Deputy Senate President, Senator Ike Ekweremadu disagreed and suggested that an ad-hoc committee be set up to consider the request.
Ekweremadu said, “People are depending on our approval of these funds. There are a number of issues involved. Some are the pensions, some have to do with salaries, subsidy and then some are for payment to states.
“In view of the multi-dimensional nature of the issues and the controversy regarding borrowing money to fund recurrent items which is forbidden under the Fiscal Responsibility Act, what we should do on the matter is to set up an appropriate ad-hoc committee to be able to look at this together and see which of them that can be recommended to the Senate for approval.

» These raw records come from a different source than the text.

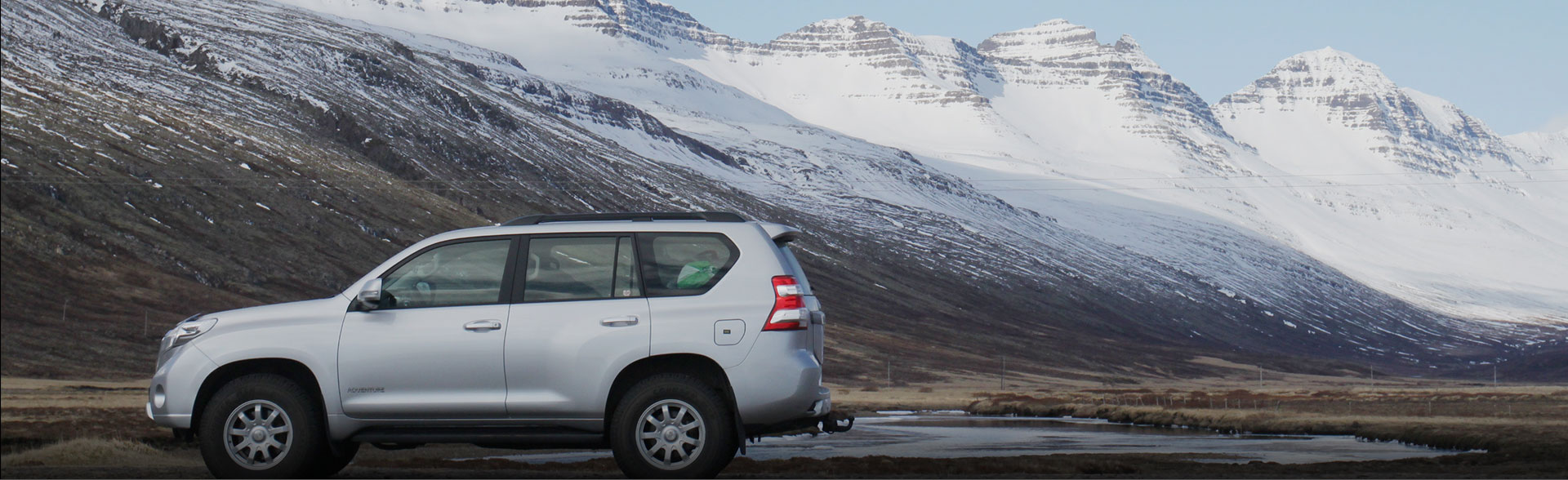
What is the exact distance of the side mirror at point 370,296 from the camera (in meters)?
14.4

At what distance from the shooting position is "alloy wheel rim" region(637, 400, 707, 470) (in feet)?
47.0

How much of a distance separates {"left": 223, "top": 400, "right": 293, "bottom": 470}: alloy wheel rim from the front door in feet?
2.86

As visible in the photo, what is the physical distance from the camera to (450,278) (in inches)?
583

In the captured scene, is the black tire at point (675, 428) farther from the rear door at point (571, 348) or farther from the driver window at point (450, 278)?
the driver window at point (450, 278)

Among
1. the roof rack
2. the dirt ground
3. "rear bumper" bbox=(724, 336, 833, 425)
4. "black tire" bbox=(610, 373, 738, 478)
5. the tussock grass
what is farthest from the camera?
the tussock grass

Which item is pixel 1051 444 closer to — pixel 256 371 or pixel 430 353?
pixel 430 353

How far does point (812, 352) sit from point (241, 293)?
14656 cm

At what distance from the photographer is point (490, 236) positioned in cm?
1488

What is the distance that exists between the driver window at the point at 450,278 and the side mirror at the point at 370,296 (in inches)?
4.2

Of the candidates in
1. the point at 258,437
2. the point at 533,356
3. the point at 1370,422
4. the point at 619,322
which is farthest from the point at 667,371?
the point at 1370,422

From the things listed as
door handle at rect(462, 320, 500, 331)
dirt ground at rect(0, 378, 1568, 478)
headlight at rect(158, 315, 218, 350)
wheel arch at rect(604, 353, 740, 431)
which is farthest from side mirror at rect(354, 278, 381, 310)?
dirt ground at rect(0, 378, 1568, 478)

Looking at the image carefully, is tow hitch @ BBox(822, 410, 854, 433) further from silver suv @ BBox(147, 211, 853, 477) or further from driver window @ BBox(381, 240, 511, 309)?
driver window @ BBox(381, 240, 511, 309)

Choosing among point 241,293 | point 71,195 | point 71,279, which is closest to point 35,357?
point 71,279

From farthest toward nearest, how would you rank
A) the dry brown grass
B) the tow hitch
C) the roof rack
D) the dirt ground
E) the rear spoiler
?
the dry brown grass < the dirt ground < the rear spoiler < the tow hitch < the roof rack
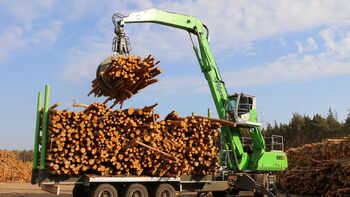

“While the other ones that are technically deficient or are controversial will now be sent back to the Executive for them to decide what to do depending on what that committee will recommend because under the Fiscal Responsibility Act, there is no way you can borrow money to finance a recurrent item.
“We need to set up an appropriate committee so that we are able to look at these things efficiently and be able to advice this Senate which of them that should be approved within the ambits of our law and the ones which we need to further dialogue with the Executive.”
Senator. Yahaya Abdullahi (Kebbi) in his contribution recalled that “during recession, this Senate recommended to the Executive among other things that all outstanding contracts, particularly local debts that the government should endeavour to as much as possible to settle them. We need to settle these debts so that some of these firms can start employing labour.”
Senate President, Abubakar Bukola Saraki named Senator Francis Alimikhena (Edo North) as chairman of the committee.
Other members are Senators Samuel Anyanwu, PDP, Imo East; Shehu Sani, APC, Kaduna Central; Emmanuel Paulker, PDP, Bayelsa; Danjuma Goje, APC, Gombe Central; Rafiu Ibrahim, APC, Kwara South and Monsurat Sunmonu, APC, Oyo Central.
President Buhari, had in March, written to the Senate, seeking for the approval of a promissory note programme and a bond issuance to resettle inherited local debts and contractual obligations.
President Buhari explained the obligations which he believed establishment of the promissory note and bond issuance will clear long standing obligations inherited by his administration include: a) Unpaid obligations to pensioners, salaries and promotional arrears of civil servants. b) Obligation to petroleum marketers. c) Contractors and suppliers debt. d) Unpaid power bills and obligation from tariffs reversal in 2014. e) Export expansion grant IMBET. f) Judgement debt; and g) Refunds to state government for projects undertaken on behalf of federal government.
He noted that the decision to seek the approval of the Senate is that of the Federal Executive Council, in fulfilment of the Fiscal Responsibility Act.
The letter read, “I wish to convey the resolution of the Federal Executive Council, FEC, requesting the National Assembly to pass a bill to effect the promissory note and bond issuance programme to clear the long standing obligation inherited by this administration.
“The promissory note and bond issuance programme become imperative to clear all the obligations, which include unpaid issuance obligations to pensioners, salaries and promotional arrears to civil servants, obligations to pay oil marketers, contractors and suppliers.”